The $5 gets redesigned

Hot on the heels of the dollars decline The Bureau of Engraving and Printing has announced that they will releasing a redesign of the five dollar bill. You may recall that originally the five wasn’t going to be redesigned. But they quickly changed their minds once counterfeiters began bleaching $5 notes and printing fake $100 bills on the bleached paper to take advantage of the fact that some of the security features were in the same locations on both notes.

To pimp slap this counterfeiting trick, the government is changing the $5 watermark from one of Lincoln to two separate watermarks featuring the numeral 5. Also, the security thread embedded in the $5 bill is being moved to a different location than the one sported on the $100 bill.

Larry Felix, director of the Bureau of Engraving and Printing was quoted as saying

“We wanted this redesigned bill to scream, ‘I am a five. I am a five,’”

during a recent interview with The Associated Press. Alrighty then, Larry…

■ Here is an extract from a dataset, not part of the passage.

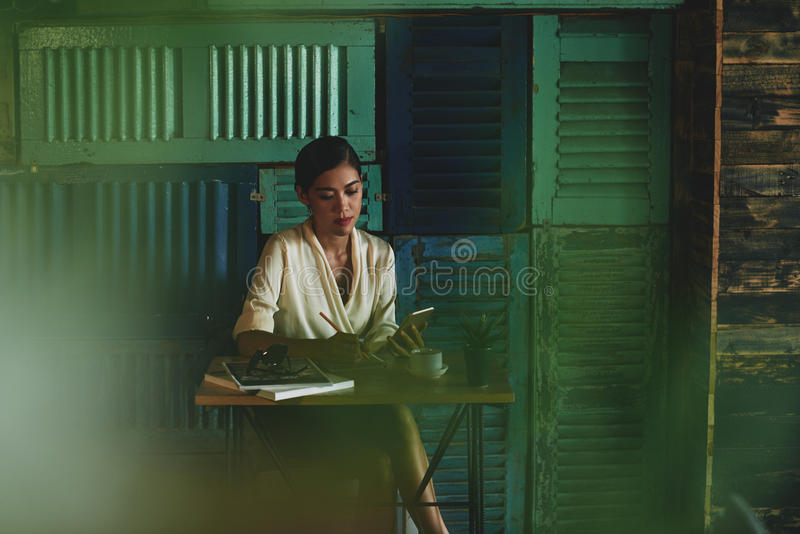 Writing plans. Gorgeous Asian woman sitting at cafe table and writing in her notepad royalty free stock photography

The next bill to get a makeover will be the $100. It will feature the most advanced safeguard yet, a new security thread composed of 650,000 tiny lenses that will magnify micro-printing on the bills to give the effect of having the images move in the opposite direction than the bill is being moved.

The government is only about one-third of the way through the redesign of the $100 and hopes to have that process completed by this time next year. Extra effort is going into the $100 makeover since this bill represents more than 70 percent of the $776 billion of currency in circulation, two-thirds of which is held overseas.